→ **Extracted text**

One interesting thing is that io_uring can operate in different modes. One of th...

magicalhippo · on May 23, 2023

> One interesting thing is that io_uring can operate in different modes. One of the modes enables kernel-side polling [...]

On a related note, I recently saw this presentation[1] where they show some benchmarks of the various modes.

One gotcha of sorts, though obvious when you think about it, is that the kernel-side polling mode requires a free CPU core for the polling thread. Meaning you'll get very poor performance if you're not leaving enough CPU for the kernel to do its polling.

https://www.youtube.com/watch?v=5jKKVdJJqKY

eru · on May 23, 2023

> Our general take was also that it has a lot of potential, but is relatively low level that most mainstream programmers aren't going to pay attention to it. Hence, it'll be a while before it permeates through various ecosystems.

Isn't that what libraries are for?

blibble · on May 22, 2023

> Hence, it'll be a while before it permeates through various ecosystems.

→ **What is expected**
Condense the paragraph in the io_uring thread that begins "One gotcha of sorts" into a single shorter sentence, keeping its main facts.

→ **Data for review**

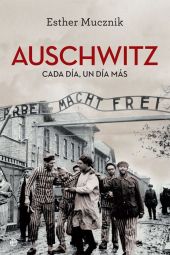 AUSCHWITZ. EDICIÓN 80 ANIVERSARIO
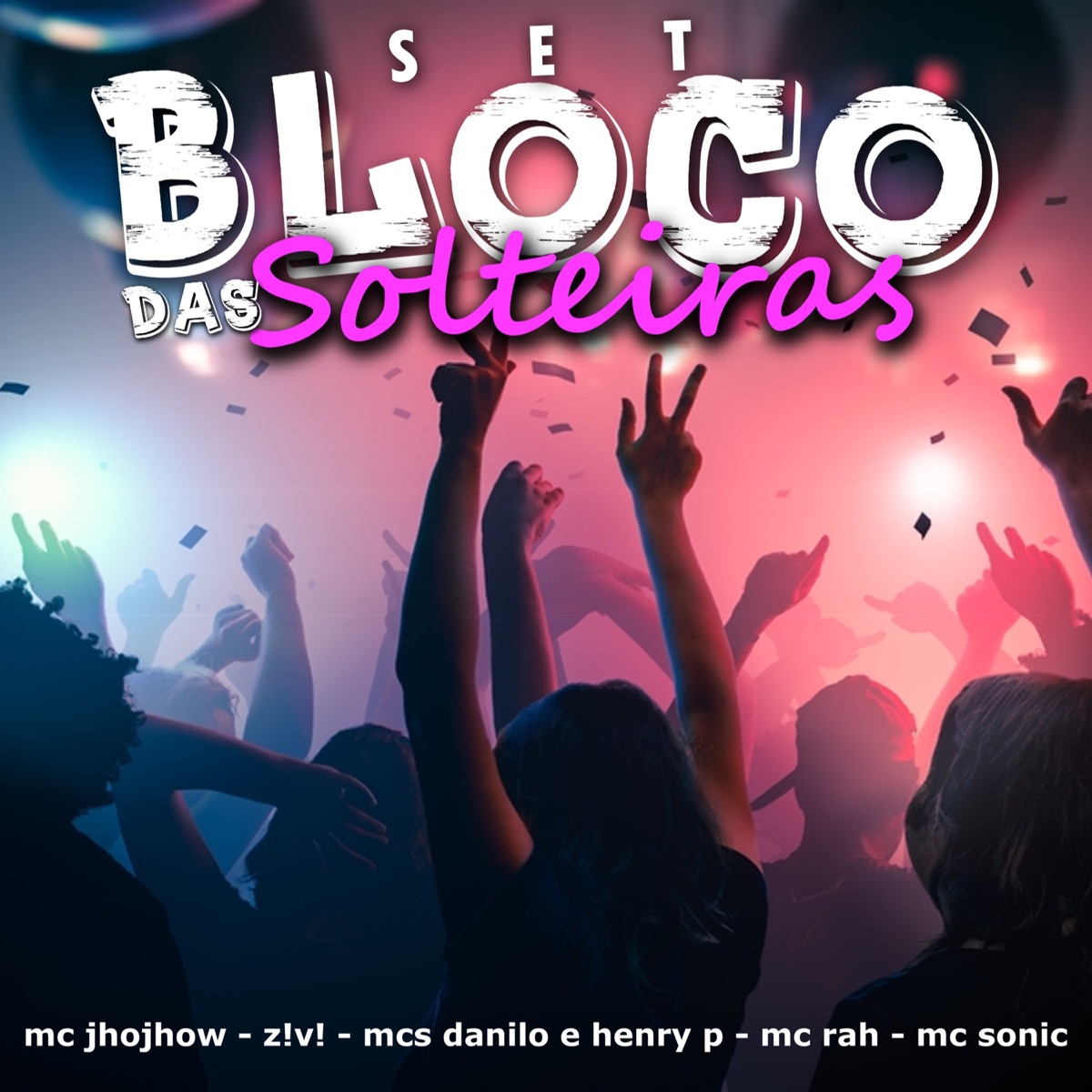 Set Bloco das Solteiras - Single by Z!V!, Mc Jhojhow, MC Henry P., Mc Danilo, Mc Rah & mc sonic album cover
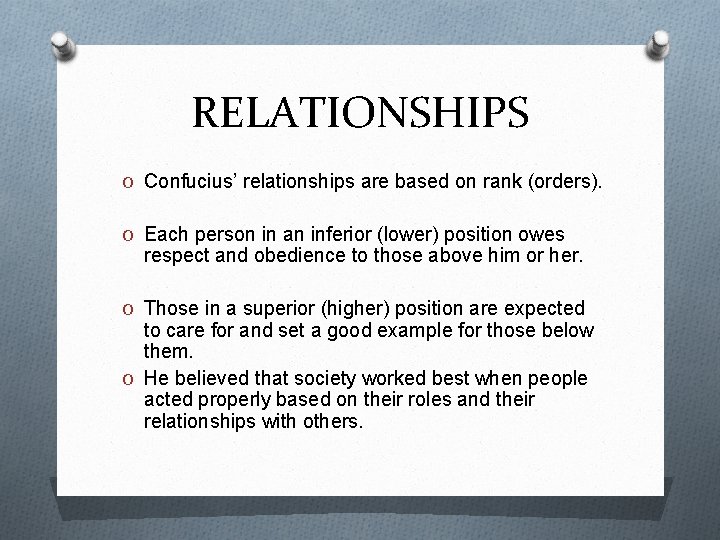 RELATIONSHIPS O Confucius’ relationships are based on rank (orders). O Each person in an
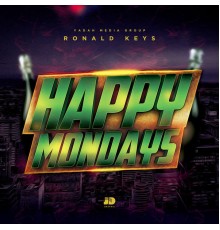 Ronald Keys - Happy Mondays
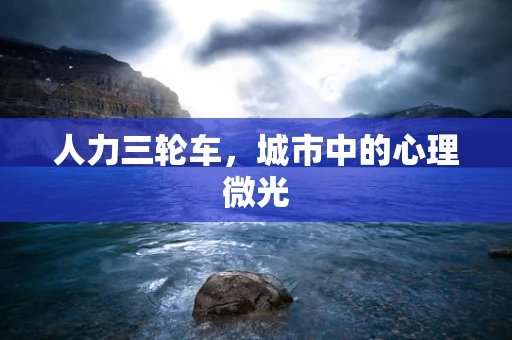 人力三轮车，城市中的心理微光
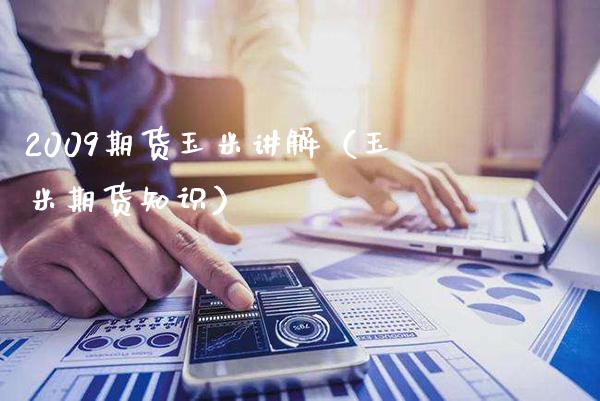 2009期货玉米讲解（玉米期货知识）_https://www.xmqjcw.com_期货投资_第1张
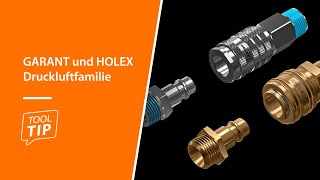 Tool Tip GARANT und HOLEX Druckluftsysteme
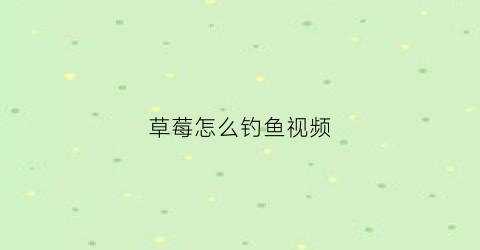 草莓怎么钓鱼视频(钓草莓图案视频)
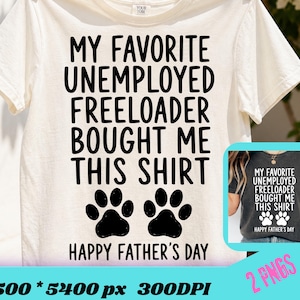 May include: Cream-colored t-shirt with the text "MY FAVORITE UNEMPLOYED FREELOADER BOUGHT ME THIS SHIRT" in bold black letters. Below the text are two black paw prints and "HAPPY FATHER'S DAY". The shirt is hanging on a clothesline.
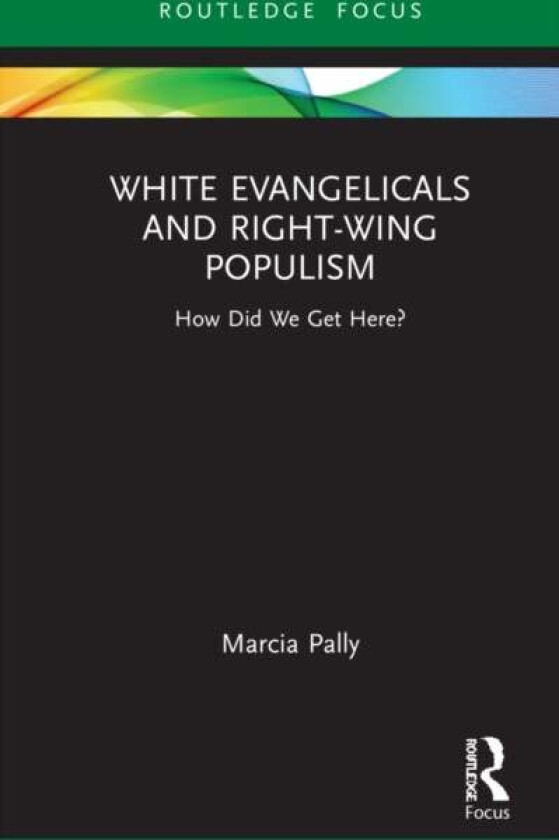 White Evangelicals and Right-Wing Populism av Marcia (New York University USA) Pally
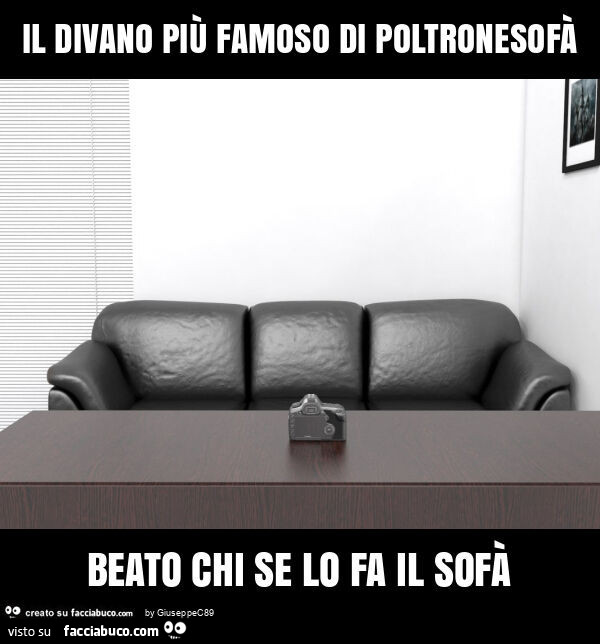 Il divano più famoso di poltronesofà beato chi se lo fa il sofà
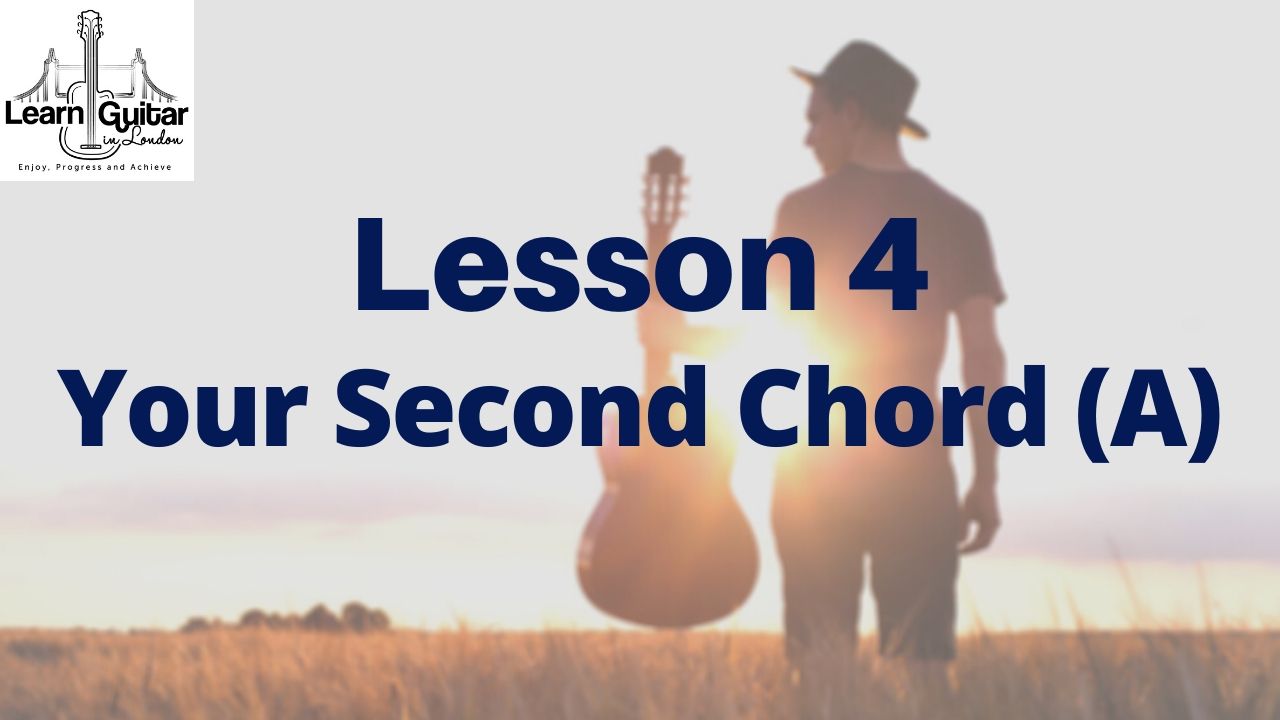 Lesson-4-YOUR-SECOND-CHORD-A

→ **Your response**
Kernel-side polling mode needs a free CPU core for its polling thread, so performance will be very poor if the kernel isn't left enough CPU to poll.